9º A Inquilina não poderá fazer quaisquer obras no local arrendado sem autorização prévia, dada por escrito, pela Caixa, Senhoria, nem levantar quaisquer benfeitorias por si realizadas, ainda que autorizadas, nem por elas pedir indemnização ou alegar retenção»;
(negrito da autoria dos aqui subscritores)  
· O documento n.º 3 junto com a réplica que constitui uma carta subscrita pela falecida MS, datada de 22.12.2005, endereçada à aqui Recorrida, na qual aquela pede a esta
«(…) autorização (…) para fazer algumas obras de limpeza e melhoramentos no andar, como 1) Pinturas de paredes, portas e janelas 2) Remodelar alguns azulejos e loiças de casa de banho (…)», bem como pede igualmente que fosse «visto (…) o problema das janelas, que não fecham e que permitem a entrada de chuva e do vento. E por esta razão, há uma necessidade urgente de serem reparados»;
(negrito da autoria dos aqui subscritores)   
· O documento n.º 4 junto com a réplica, não impugnado pela R/Recorrente, constitui a resposta da aqui Recorrida àquela carta, na qual a mesma refere que
«(…) As obras que pretende levar a cabo, são autorizadas a suas expensas, sem possibilidade de pedir indemnização ou alegar retenção caso o contrato cesse por qualquer motivo, devendo as mesmas obedecer aos critérios definidos pelos Serviços Técnicos da Caixa».
Embora em requerimento subsequente à réplica a R. tenha consignado não «conhece[r] a veracidade» do indicado documento n.º 3 junto com a réplica, em julgamento, nas suas declarações de parte, a R. reconheceu o documento em causa como sendo uma carta endereçada pela Senhora sua mãe à Recorrida, conforme minutos 16:26 a 17:18 das suas declarações, sendo que aquele documento foi exibido em julgamento à testemunha ML, filha da R./Recorrente e neta da arrendatária, e a mesma expressamente referiu reconhecer nele a letra e assinatura da Senhora sua avó, conforme minutos 21:20 a 21:42 do respetivo depoimento.

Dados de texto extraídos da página

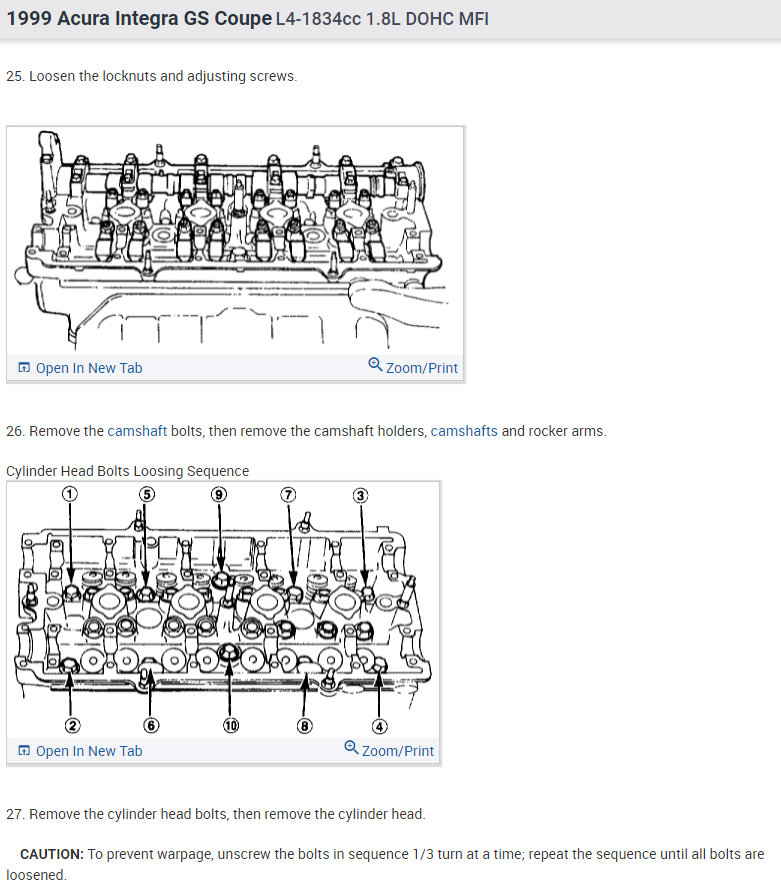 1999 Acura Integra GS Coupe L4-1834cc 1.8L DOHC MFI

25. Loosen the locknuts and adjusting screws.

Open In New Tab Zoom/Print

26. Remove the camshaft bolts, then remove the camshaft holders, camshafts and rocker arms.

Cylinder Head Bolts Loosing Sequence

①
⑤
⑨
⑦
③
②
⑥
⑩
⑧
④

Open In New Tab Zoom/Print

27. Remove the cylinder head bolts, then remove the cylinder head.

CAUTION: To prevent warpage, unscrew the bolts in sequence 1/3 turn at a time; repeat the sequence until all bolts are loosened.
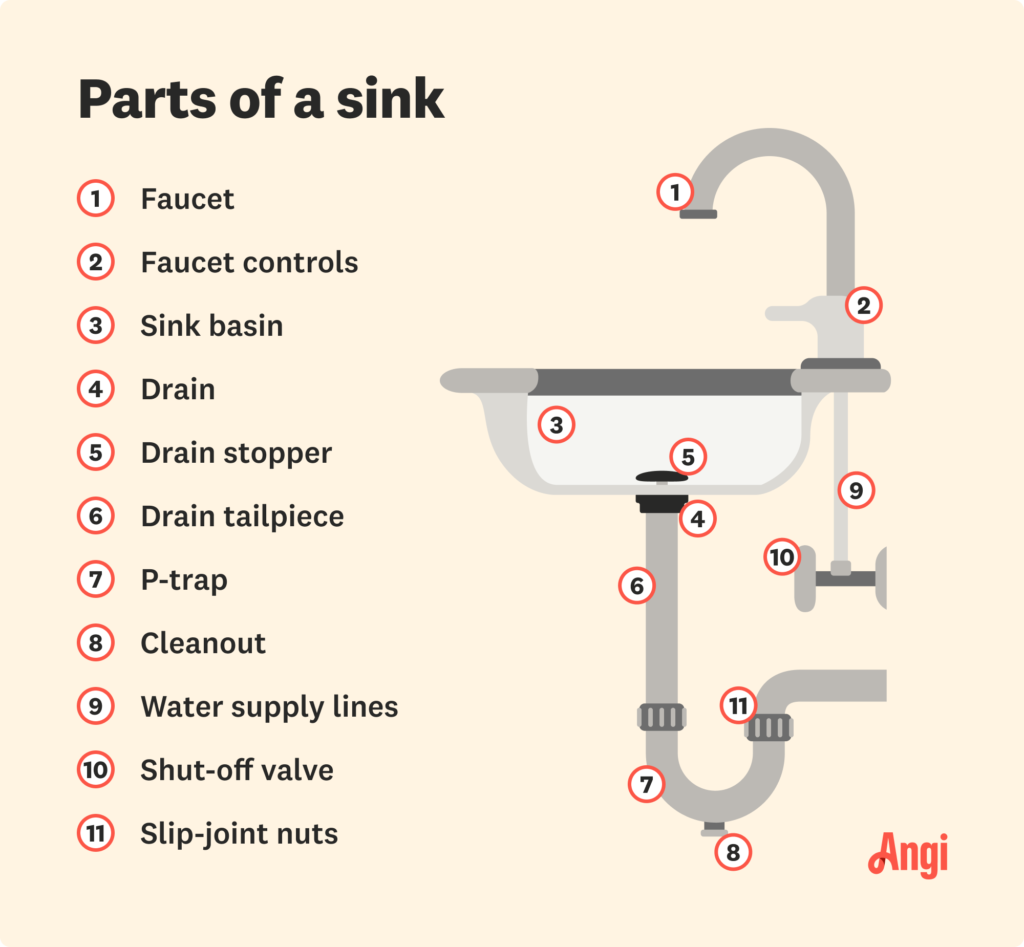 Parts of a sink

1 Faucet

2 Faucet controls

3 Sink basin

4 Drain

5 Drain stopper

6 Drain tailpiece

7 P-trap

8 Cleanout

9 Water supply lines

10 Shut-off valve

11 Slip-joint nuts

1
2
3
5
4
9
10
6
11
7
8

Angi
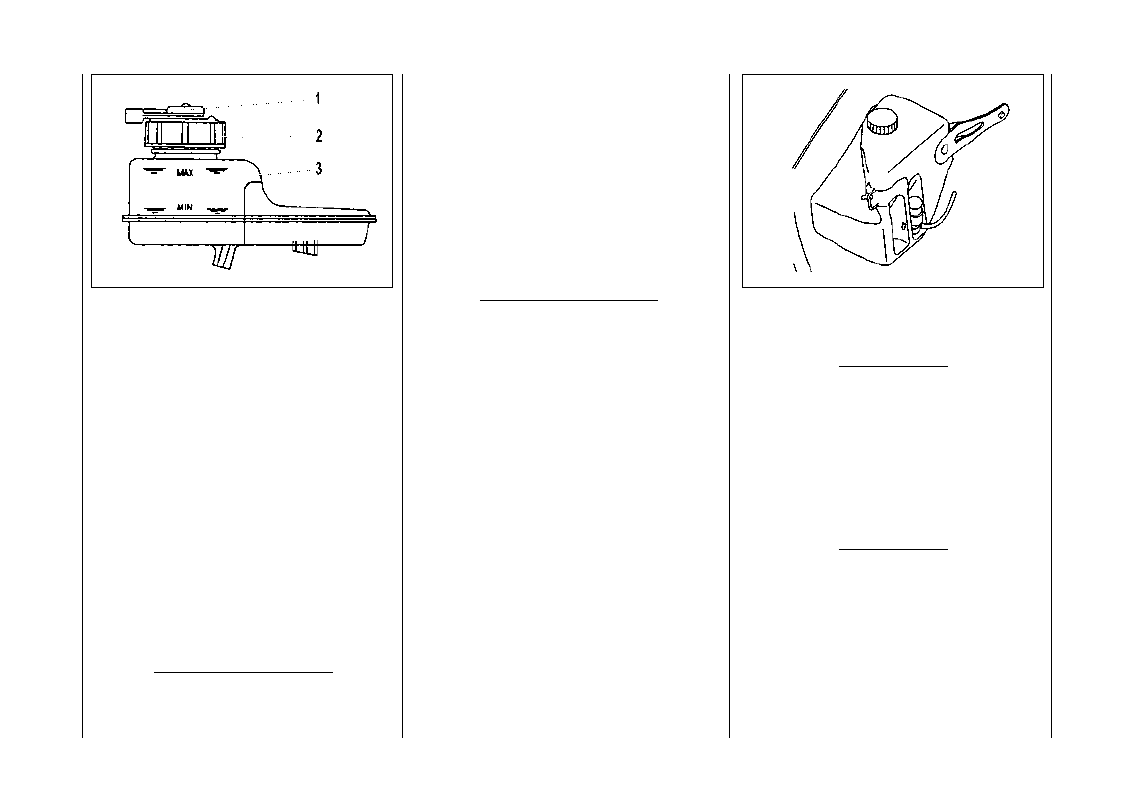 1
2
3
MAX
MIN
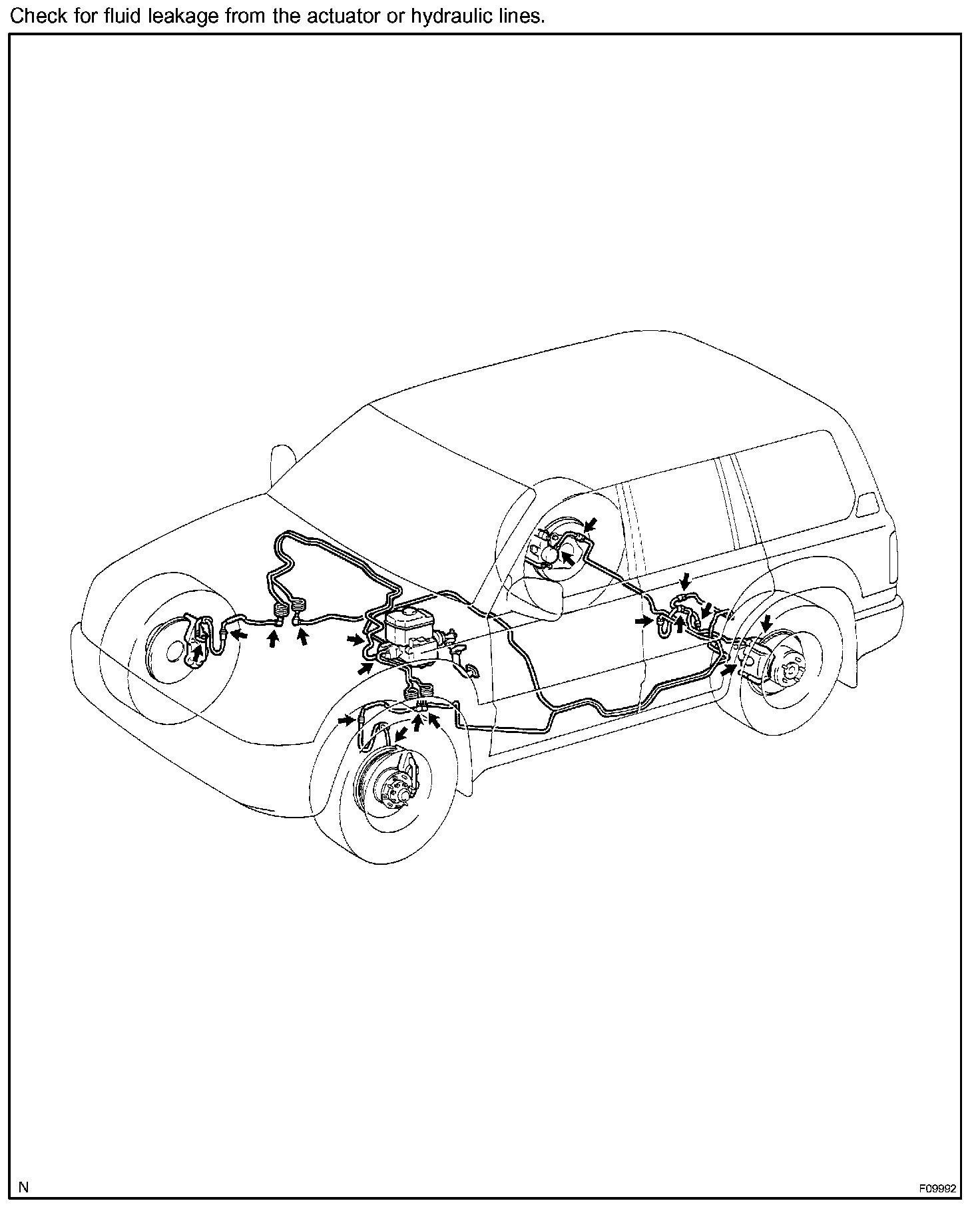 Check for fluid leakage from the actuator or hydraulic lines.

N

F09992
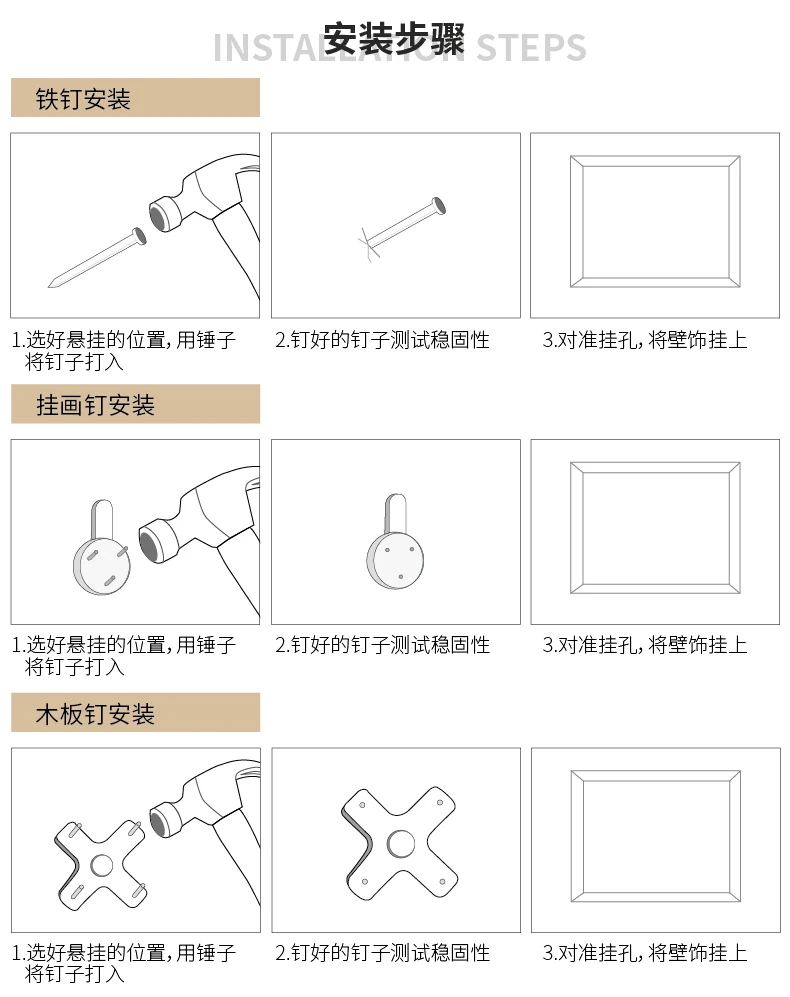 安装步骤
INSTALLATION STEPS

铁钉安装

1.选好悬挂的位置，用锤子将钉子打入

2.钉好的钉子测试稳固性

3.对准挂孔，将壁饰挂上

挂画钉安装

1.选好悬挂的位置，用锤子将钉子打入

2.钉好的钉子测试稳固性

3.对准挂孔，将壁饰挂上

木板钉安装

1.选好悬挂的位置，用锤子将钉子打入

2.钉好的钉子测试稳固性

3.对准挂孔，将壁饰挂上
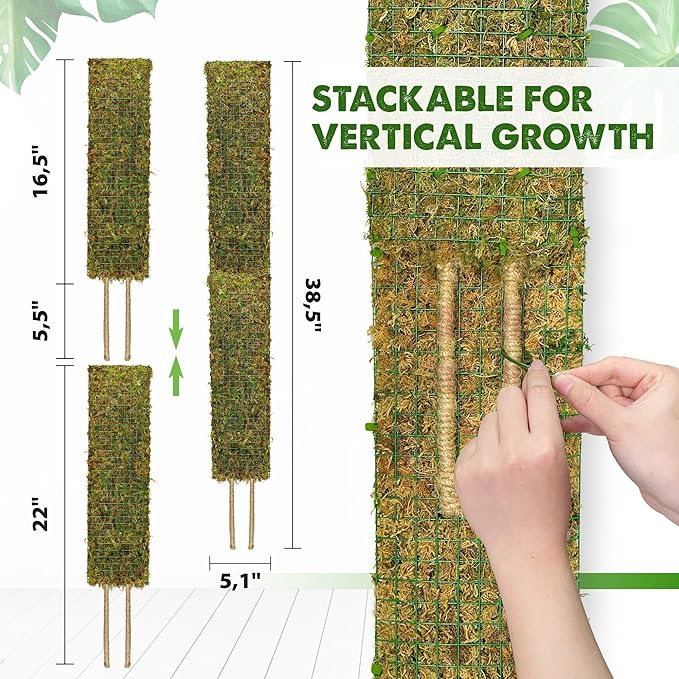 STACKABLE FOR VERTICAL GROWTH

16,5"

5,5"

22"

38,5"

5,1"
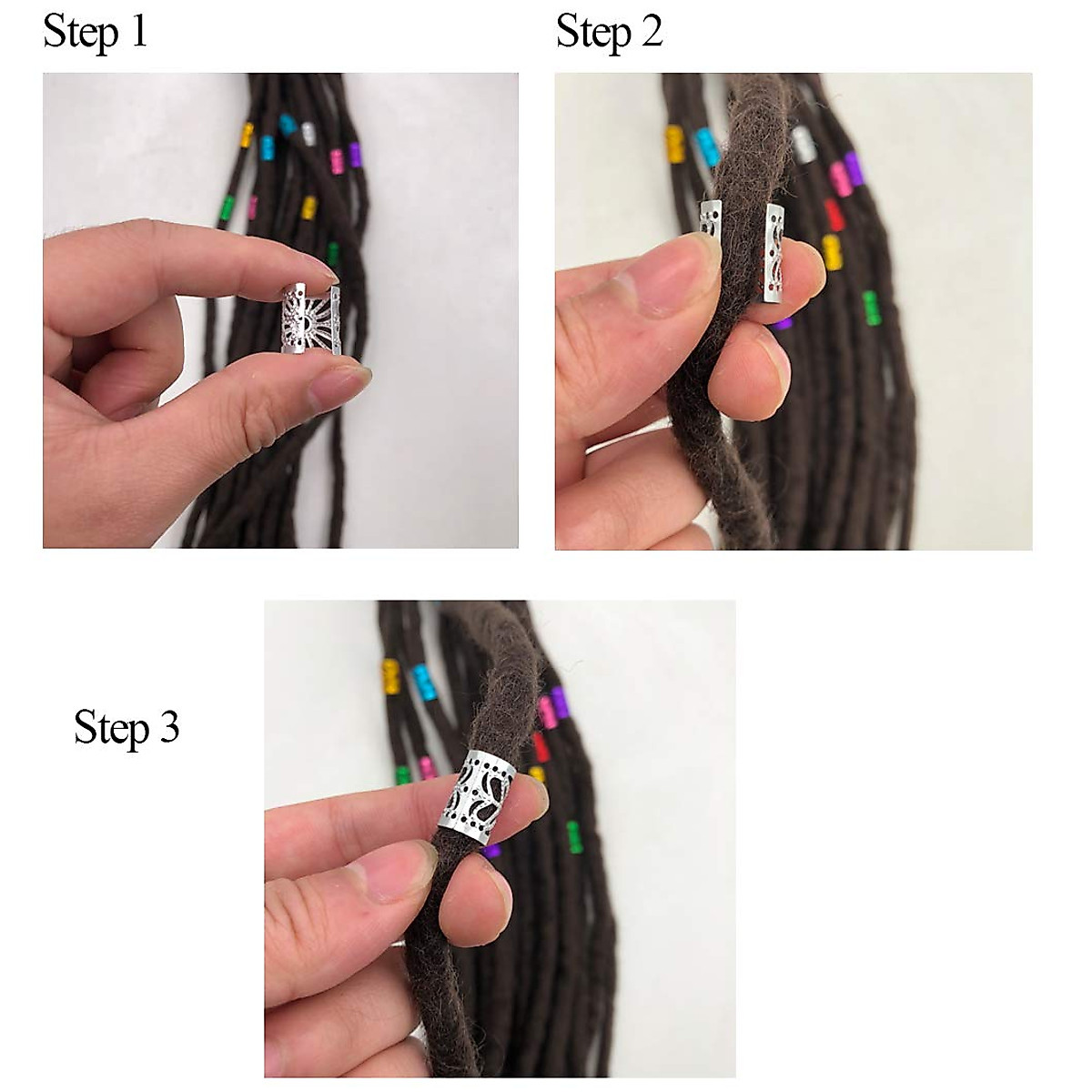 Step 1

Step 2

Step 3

§ **Sobre a tarefa**:
Responda a partir do excerto sobre o arrendamento:
1. Em que data foi escrita a carta assinada pela falecida MS?
2. Segundo essa carta, que problema tinham as janelas?
3. Qual é o parentesco da testemunha ML com a R./Recorrente?

§ **Resposta ao exercício**:
1. 22.12.2005.
2. Não fechavam e deixavam entrar a chuva e o vento.
3. É filha da R./Recorrente (e neta da arrendatária).